En un costado de la caja había una mancha oscura, como una quemadura. Como si se hubiera presionado contra la madera una fuente de calor interior a la caja. La marca crecía por segundos.
Cath se frotó los ojos.
La marca había desaparecido.
Domínate, pensó con rabia. Sólo era una sombra.
Aguardó un momento hasta que los hombres introdujeron la caja en la nave y luego los siguió. El ácido olor le llenó las narices cuando atravesó la puerta del presbiterio.
Un olor que le recordó el de la madera chamuscada.
Cargaron la caja en el camión sin ninguna dificultad, tras lo cual tres de ellos subieron en la parte posterior del vehículo, mientras el cuarto lo hacía en la cabina, junto al conductor. Este último terminó otro cigarrillo, arrojó la colilla por la ventanilla y se preparó para arrancar.
Dentro de la iglesia, Carth echó una mirada final al presbiterio, no sin estremecerse al dirigir la mirada al sitio donde había encontrado el cuerpo de Mark Channing. Pero expulsó de la mente esa idea. El polvo era espeso en el suelo, salvo el lugar donde había estado la vidriera. El silencio era opresivo y Cath dio media vuelta y salió del presbiterio y de la iglesia dirigiéndose al camión que aguardaba. Controló con el conductor la corrección de las instrucciones. Él conduciría y ella lo seguiría con su coche. Cuando llegaran, se cargaría la caja en el avión que Callahan había alquilado. Las instrucciones fueron comprendidas. Cath vio alejarse lentamente al camión por la huella estrecha en dirección a la carretera.
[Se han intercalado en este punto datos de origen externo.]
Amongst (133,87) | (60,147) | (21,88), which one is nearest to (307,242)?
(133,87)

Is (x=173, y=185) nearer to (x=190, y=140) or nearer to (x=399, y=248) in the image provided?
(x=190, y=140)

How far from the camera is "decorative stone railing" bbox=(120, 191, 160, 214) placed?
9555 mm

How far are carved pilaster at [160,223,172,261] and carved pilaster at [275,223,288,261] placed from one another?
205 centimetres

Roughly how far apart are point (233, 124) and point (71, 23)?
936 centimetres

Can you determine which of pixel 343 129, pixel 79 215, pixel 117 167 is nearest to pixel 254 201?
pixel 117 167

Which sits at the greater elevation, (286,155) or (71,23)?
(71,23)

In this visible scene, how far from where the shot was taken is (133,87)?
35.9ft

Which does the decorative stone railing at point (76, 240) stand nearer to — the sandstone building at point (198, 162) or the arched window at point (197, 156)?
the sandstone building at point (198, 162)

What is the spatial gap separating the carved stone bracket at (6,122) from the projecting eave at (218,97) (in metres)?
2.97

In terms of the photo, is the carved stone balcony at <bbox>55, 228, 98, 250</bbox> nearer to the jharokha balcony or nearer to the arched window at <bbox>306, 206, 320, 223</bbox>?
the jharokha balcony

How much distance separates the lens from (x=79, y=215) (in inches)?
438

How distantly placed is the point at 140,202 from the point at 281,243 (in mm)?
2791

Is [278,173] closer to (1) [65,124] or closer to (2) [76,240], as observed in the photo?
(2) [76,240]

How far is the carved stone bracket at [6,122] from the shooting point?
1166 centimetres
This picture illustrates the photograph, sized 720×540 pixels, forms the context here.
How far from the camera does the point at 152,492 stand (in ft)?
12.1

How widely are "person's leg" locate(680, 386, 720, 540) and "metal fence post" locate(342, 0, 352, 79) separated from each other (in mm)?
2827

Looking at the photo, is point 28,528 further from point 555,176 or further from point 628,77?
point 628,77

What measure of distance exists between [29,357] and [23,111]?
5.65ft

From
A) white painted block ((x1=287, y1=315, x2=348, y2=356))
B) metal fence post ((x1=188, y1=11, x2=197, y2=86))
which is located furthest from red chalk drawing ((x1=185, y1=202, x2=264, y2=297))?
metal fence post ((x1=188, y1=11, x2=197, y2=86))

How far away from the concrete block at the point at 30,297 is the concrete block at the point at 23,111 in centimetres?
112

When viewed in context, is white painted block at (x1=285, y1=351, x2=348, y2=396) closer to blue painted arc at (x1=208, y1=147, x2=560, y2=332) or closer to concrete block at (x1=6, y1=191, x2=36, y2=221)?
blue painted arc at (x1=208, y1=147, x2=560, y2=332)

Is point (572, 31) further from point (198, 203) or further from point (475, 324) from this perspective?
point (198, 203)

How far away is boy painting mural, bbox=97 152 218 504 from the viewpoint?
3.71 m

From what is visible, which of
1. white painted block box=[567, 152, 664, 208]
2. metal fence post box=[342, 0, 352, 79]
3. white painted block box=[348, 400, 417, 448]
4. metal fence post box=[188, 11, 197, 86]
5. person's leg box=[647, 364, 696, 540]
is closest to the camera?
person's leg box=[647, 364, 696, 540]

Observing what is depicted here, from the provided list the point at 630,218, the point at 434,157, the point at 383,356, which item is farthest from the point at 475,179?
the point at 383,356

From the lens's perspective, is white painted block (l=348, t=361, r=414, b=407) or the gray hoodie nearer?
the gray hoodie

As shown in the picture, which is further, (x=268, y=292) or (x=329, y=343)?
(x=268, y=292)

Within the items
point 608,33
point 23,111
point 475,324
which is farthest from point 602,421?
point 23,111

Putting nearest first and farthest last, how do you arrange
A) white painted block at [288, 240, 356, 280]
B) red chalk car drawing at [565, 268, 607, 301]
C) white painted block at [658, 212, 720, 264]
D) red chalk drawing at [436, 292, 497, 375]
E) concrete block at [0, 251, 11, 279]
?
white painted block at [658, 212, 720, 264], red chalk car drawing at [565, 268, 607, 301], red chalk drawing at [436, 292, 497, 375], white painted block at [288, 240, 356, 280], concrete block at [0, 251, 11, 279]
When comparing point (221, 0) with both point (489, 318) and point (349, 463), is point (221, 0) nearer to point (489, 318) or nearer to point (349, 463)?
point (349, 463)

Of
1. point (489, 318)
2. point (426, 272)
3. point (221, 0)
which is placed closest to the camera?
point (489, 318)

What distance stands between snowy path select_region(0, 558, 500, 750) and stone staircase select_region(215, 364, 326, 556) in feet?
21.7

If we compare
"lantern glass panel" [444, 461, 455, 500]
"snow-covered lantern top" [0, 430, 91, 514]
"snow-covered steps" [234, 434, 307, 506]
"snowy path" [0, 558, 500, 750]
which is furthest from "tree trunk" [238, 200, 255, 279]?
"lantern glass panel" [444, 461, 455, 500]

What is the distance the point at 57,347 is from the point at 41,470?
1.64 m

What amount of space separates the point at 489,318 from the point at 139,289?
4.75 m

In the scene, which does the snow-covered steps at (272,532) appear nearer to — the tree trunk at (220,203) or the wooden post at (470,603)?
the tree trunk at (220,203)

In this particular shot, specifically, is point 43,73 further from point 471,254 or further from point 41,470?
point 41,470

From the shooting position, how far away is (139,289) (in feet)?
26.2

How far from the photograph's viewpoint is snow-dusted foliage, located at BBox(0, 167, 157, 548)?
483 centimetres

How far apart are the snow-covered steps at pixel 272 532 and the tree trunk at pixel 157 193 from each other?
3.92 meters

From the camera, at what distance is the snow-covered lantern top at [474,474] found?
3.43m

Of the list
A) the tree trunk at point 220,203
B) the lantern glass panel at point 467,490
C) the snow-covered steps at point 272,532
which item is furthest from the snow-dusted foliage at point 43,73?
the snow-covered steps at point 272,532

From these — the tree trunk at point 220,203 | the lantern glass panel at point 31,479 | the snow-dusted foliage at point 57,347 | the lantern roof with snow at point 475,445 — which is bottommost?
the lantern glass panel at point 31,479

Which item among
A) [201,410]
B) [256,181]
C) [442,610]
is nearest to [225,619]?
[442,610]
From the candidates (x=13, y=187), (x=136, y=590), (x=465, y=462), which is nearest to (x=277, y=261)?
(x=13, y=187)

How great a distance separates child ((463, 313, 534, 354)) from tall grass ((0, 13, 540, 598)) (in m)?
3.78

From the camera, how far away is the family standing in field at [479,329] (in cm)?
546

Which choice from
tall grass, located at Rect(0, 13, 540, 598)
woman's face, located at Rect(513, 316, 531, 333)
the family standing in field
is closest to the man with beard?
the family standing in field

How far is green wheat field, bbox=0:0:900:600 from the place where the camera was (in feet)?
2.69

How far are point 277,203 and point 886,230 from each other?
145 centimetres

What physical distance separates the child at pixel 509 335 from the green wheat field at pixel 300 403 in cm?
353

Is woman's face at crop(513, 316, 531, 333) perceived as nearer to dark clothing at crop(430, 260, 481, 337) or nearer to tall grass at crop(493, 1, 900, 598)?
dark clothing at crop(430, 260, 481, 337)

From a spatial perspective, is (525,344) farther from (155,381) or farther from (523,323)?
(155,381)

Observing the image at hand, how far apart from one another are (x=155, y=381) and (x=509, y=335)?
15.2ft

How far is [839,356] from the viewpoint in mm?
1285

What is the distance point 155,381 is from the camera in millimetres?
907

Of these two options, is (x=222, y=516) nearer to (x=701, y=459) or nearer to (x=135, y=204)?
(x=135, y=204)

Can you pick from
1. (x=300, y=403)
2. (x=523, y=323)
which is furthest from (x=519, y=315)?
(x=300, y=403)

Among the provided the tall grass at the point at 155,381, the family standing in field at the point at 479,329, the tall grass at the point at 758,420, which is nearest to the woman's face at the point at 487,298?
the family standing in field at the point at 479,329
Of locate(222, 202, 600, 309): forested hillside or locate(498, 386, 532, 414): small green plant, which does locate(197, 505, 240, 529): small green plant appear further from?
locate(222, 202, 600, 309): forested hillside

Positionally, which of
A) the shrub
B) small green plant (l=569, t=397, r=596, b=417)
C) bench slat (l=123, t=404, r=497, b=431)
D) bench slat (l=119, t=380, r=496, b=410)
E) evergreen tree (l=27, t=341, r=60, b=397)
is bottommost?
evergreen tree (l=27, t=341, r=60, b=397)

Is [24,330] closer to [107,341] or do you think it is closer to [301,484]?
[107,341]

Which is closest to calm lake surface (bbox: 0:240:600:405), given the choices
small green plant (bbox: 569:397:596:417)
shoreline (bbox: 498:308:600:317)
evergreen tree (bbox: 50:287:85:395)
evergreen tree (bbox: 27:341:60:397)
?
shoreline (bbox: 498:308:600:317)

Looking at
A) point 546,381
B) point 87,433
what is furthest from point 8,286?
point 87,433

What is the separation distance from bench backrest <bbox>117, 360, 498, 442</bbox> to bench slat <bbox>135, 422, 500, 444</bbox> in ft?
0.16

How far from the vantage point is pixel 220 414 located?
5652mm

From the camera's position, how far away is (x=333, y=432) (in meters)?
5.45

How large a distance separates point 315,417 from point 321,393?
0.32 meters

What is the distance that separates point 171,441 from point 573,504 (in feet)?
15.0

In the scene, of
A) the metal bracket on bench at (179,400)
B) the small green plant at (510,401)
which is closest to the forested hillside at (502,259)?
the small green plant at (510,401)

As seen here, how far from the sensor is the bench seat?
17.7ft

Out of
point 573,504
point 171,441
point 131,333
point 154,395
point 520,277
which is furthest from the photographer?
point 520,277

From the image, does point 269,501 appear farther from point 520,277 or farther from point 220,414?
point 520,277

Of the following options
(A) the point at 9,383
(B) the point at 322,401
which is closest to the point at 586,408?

Luego se sentó al volante del Peugeot e hizo girar la llave del encendido.
Miró en el espejo retrovisor y captó su macilento reflejo. Buscó en el bolso y sacó las gafas de sol, deseosa de no ver sus propias ojeras rojas. Se puso las gafas y volvió a mirarse.
El rostro que la miraba desde el espejo era el de Baron.
En el espejo retrovisor se reflejaba la cara de la criatura de la ventana.
En lugar de sus propios ojos oscuros, encapotados, la miraban aquellos ojos de sangre hirviente. La boca abierta, lasciva, con la larga lengua colgando de las fauces como la lengua de un lobo.
A duras penas, Cath consiguió sofocar un grito.
Al echarse hacia atrás en su asiento, cerró los ojos y sintió una fría presión en la nuca.
Cuando volvió a mirarse en el espejo, sólo vio su propio rostro.
¿Qué le estaba pasando?
Falta de sueño. Cuando llegara a Irlanda descansaría. Se prometió dormir. Era la presión de los últimos días, la falta de descanso, lo que le había sucedido a Channing. Para todo eso había una explicación lógica. Asintió con la cabeza y arrancó mientras bajaba la ventanilla para recibir el aire fresco, con la esperanza de que eso le despejara la mente.
Volvió a mirar el espejo retrovisor y sólo alcanzó a ver su propio reflejo.
Frunció el entrecejo y estiró el brazo para tocar el espejo. Un nudo en la garganta le paralizó la respiración.
De uno al otro lado, el espejo estaba rajado. Justo en la línea de sus ojos.